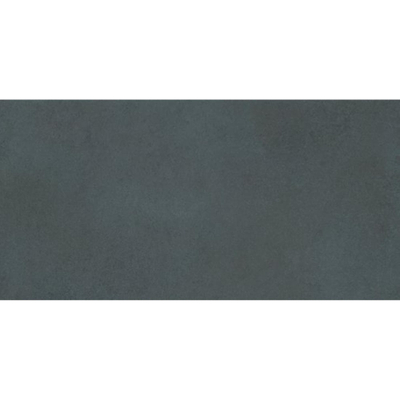 Florim Easy Life Carrelage de sol - 60x120cm - 9,0mm - rectifié - Blue corn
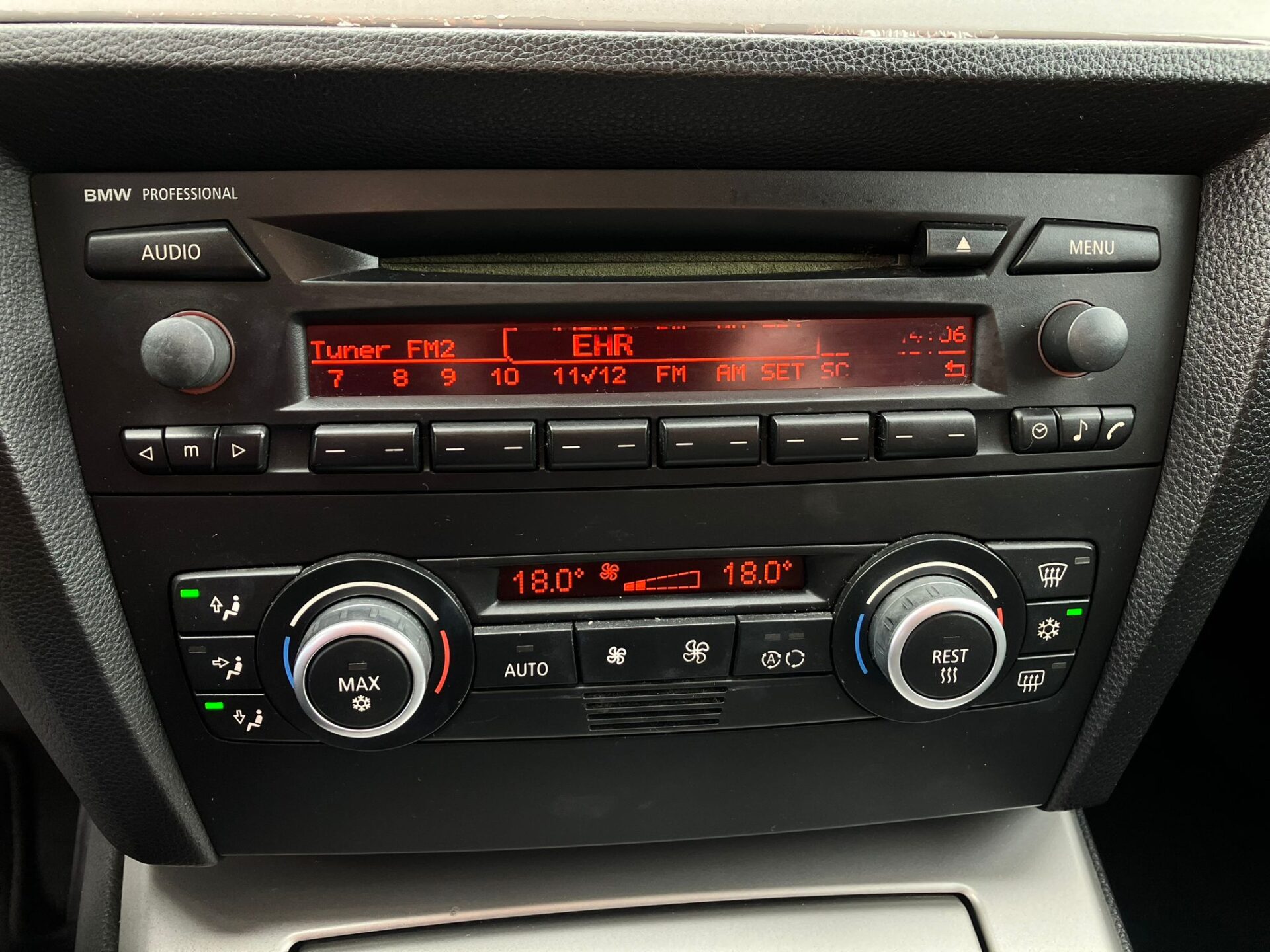 Bmw 320 (e90)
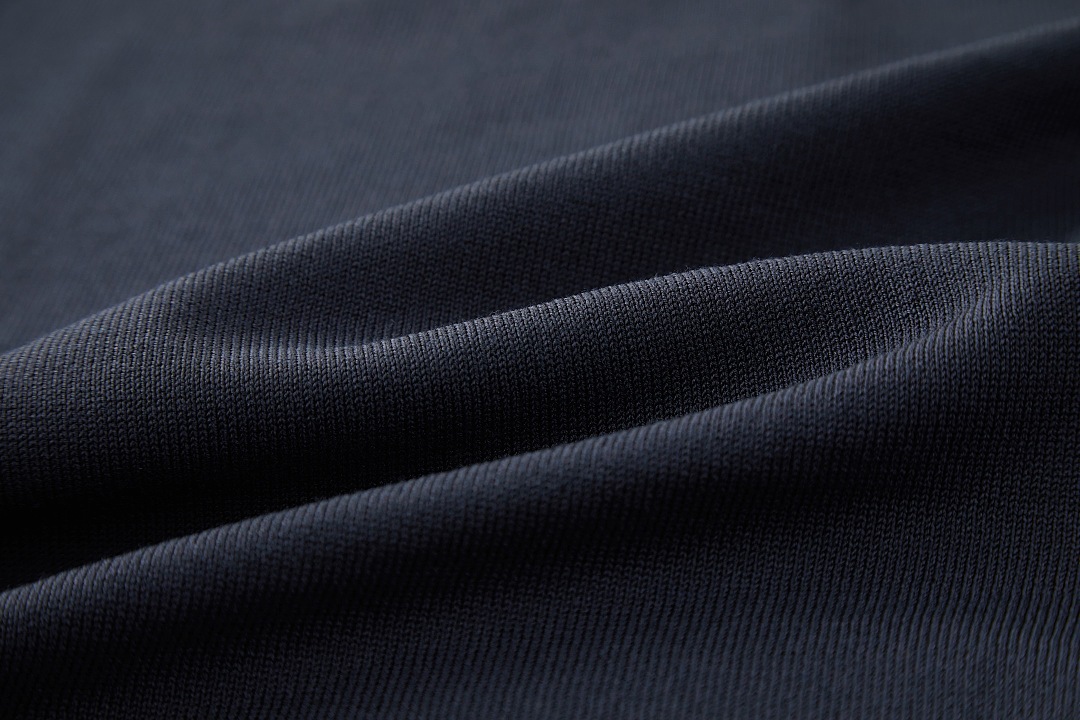 Unbranded 6126-69L - Image 8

▸ Problem to solve: Copy out the lines above in full and unaltered, apart from the pictures.

▸ Reply to the exercise:
 Florim Easy Life Carrelage de sol - 60x120cm - 9,0mm - rectifié - Blue corn
 Bmw 320 (e90)
 Unbranded 6126-69L - Image 8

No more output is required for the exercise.